When completing Installation, Operational, or Performance Qualifications on an Autoclave, the protocols used need to verify that the Autoclave has been installed correctly (IQ), demonstrate that the Autoclave is operating properly (OQ), and show that the Autoclave sterilization cycles are able to reproducibly meet your requirements (PQ).
Mesa’s Compliance and Validation Services Autoclave Qualification protocols include:
- Documentation of the Autoclave information (Make, Model, Serial Number, etc.). (IQ)
- Identification and Verification of the Critical Instruments used by the Autoclave. (IQ)

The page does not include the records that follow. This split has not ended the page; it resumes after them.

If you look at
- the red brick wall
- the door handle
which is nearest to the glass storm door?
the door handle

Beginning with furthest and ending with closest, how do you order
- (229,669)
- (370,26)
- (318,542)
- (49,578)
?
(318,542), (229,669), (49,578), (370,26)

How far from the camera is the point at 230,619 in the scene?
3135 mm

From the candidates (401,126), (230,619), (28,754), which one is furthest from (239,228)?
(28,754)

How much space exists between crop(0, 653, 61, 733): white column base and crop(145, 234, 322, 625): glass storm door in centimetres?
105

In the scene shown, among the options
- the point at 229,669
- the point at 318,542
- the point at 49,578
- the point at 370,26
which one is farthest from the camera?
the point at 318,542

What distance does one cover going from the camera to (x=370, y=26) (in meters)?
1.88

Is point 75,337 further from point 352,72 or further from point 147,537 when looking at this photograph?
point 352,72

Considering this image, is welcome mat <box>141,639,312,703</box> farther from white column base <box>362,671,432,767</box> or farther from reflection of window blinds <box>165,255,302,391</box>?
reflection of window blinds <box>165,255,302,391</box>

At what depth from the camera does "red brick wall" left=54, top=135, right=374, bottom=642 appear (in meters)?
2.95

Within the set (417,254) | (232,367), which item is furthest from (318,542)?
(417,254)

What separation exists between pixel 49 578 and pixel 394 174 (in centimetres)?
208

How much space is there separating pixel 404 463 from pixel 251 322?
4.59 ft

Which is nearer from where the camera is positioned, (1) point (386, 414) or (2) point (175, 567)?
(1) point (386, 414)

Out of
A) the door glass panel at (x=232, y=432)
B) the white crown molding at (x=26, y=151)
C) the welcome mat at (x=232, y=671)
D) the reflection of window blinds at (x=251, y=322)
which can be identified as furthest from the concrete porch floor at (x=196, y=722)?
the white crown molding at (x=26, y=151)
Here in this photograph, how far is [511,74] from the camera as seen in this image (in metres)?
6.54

- Verification that the Autoclave Controls and Alarms operate as required by the customer and per the manufacturer’s specifications. (OQ)
- Verification that Standard Operating Procedures are available for the operation, maintenance and/or cleaning of the Autoclave. (OQ)
- Verification that the Autoclave is able to meet and maintain the required temperature during the sterilization cycle. (OQ)
- Verification that the Autoclave sterilization cycles can reproducibly meet the requirements for time, temperature, pressure, and sterility assurance using biological indicators and lethality. (PQ)
- Development and Verification of Autoclave sterilization cycles to meet your needs & requirements for time, temperature, pressure, and sterility assurance using biological indicators. (OQ/PQ)
By using Mesa’s Compliance and Validation Services to complete your Autoclave qualifications , the completed IQ, OQ, or PQ protocols will provide a level of assurance that the Autoclave has been installed properly, is operating correctly and is able to reproducibly meet your (the customer’s) sterilization requirements.